▶ _WHAT NEEDS TO BE DONE_
Leaving out the pictures, write out exactly each line from the line with "Allens Party Mix" through the close of the listing below.

▶ _DATA PROVIDED_
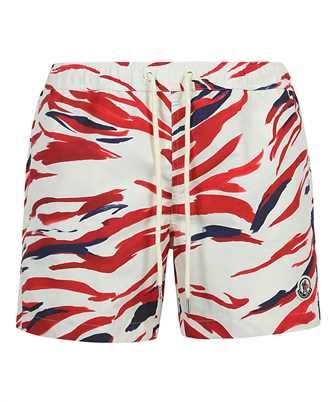 Moncler 2C708.00 5956L Swim shorts
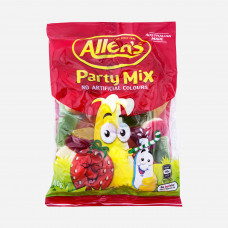 Allens Party Mix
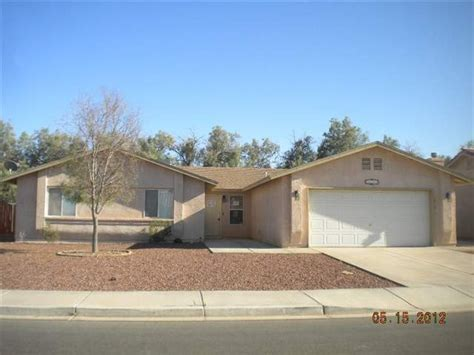 yuma arizona reo homes foreclosures in yuma arizona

▶ _RESPONSE BOX_
 Allens Party Mix
 yuma arizona reo homes foreclosures in yuma arizona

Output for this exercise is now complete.